I'm a little bit stuck with a request from my boss who wants to know how long it takes a customer to spend 75% of a credit voucher. The customer can use the voucher many times for many variously priced goods but she wants the time period that it takes to meet or exceed 75% of the value. Vouchers can be for any amount but are normally in the non-rounded hundreds to a few thousands (i.e $543.00 may be a value).
I was planning to firstly get the value of each voucher, then to begin adding up the purchases until the sum is equal to or exceeds 75% of the voucher value, then taking the date when that happens and subtracting the issue date of the voucher (or the date of the voucher's first use). Not sure how to go about the coding yet but conceptually I'm looking to try something like (plain text version as opposed to an attempt to code):
eg, for a voucher that is $1000.00,
array(date_of_purchase) _temp_;
do I = 1 to (total number of purchases on a voucher);
running_value=_value +purchase_value
do until (running_value =1000 *0.75);
Number_purchases=I;
duration=date_of_purchase(I) - voucher_issue_date;
end;
end;
The data are structured in SAS with each row having a customer id, date of purchase, value of purchase and an indicator if the purchase is from a voucher (as well as the goods, quantity etc.)
Has anyone done anything similar that they could please share with me? My boss knows that this is likely on the verge of my skill set and that I'm seeking help to get this done ("it's a learning experience!"). I'm not sure if this is a simple process that I am over complicating.
Thanks
Gordon
Create a second column that indicates the purchase as a percentage of the voucher, PROC FREQ can do this.
Then if you plot the CDF of that distribution, wherever it hits 75% is the value you want. PROC UNIVARIATE will get you the CDF. I'm not yet sure if you'd do that for each 'voucher' individually and then average the time or if it makes sense to look at the full data distribution somehow.
If you need further help post data that illustrates your issue, feel free to make fake data or reference a SASHELP data set that is close enough to your data.
I did not look into if your approach would work but in general, I prefer using SAS PROCS than coding my own - less changes of mistake that way.
Here are instructions on how to provide sample data as a data step:
https://communities.sas.com/t5/SAS-Communities-Library/How-to-create-a-data-step-version-of-your-dat...
@gordononline wrote:
I'm a little bit stuck with a request from my boss who wants to know how long it takes a customer to spend 75% of a credit voucher.

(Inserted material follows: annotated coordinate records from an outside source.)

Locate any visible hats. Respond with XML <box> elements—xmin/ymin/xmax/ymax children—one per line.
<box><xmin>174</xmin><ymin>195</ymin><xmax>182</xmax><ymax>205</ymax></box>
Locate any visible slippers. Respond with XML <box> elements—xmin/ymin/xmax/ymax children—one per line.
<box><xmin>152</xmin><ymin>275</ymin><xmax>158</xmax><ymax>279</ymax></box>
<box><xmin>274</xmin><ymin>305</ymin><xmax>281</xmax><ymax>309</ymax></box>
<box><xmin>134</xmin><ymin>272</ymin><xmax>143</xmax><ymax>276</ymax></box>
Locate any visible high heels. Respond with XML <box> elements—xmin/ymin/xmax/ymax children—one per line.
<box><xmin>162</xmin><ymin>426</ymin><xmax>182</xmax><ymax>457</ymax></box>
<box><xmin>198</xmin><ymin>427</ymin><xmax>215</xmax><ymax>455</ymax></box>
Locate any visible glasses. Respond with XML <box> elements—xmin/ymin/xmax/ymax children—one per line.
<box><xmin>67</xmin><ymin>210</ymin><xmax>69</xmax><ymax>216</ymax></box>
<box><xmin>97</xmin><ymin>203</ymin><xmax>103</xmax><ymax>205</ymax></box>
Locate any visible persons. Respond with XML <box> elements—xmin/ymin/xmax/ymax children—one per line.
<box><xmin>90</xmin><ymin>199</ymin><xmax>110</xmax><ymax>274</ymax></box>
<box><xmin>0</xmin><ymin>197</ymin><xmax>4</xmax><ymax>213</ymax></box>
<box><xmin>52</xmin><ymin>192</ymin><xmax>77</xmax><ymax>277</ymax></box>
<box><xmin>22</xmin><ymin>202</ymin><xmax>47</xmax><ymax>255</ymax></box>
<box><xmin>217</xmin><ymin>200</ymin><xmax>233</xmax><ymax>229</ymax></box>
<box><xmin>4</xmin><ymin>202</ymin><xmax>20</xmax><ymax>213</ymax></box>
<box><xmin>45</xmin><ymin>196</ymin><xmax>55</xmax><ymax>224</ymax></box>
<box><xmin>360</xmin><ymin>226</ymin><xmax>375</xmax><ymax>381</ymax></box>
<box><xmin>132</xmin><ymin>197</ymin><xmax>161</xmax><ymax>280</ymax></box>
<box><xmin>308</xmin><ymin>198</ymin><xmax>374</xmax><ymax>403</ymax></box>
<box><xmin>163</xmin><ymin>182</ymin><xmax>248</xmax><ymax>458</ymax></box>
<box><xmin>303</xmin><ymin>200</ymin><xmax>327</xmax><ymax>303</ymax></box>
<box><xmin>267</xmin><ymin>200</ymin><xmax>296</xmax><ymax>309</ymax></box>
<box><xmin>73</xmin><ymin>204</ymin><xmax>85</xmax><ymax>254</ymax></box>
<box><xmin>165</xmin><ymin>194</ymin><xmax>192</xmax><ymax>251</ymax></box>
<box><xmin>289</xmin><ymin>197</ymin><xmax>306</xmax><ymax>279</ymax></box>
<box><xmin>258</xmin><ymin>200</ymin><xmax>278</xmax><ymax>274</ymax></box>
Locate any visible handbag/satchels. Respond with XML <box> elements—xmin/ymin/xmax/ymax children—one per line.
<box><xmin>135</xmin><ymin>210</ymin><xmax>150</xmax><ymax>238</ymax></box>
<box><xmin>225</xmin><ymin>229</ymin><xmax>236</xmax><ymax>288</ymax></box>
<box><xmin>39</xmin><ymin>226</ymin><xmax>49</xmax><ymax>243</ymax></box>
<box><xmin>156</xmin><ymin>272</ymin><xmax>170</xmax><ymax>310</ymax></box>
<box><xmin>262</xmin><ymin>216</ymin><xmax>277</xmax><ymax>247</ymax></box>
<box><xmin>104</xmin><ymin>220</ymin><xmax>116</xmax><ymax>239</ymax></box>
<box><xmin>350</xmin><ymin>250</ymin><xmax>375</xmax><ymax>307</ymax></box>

The customer can use the voucher many times for many variously priced goods but she wants the time period that it takes to meet or exceed 75% of the value. Vouchers can be for any amount but are normally in the non-rounded hundreds to a few thousands (i.e $543.00 may be a value).
I was planning to firstly get the value of each voucher, then to begin adding up the purchases until the sum is equal to or exceeds 75% of the voucher value, then taking the date when that happens and subtracting the issue date of the voucher (or the date of the voucher's first use). Not sure how to go about the coding yet but conceptually I'm looking to try something like (plain text version as opposed to an attempt to code):
eg, for a voucher that is $1000.00,
array(date_of_purchase) _temp_;
do I = 1 to (total number of purchases on a voucher);
running_value=_value +purchase_value
do until (running_value =1000 *0.75);
Number_purchases=I;
duration=date_of_purchase(I) - voucher_issue_date;
end;
end;
The data are structured in SAS with each row having a customer id, date of purchase, value of purchase and an indicator if the purchase is from a voucher (as well as the goods, quantity etc.)
Has anyone done anything similar that they could please share with me? My boss knows that this is likely on the verge of my skill set and that I'm seeking help to get this done ("it's a learning experience!"). I'm not sure if this is a simple process that I am over complicating.
Thanks
Gordon
So you have a dataset like this:
data purchases;
infile datalines truncover;
input id $ date :yymmdd10. amount indicator :$1.;
format date yymmddd10.;
datalines;
0123 2020-03-30 100 Y
;
but from where do you get the voucher amount?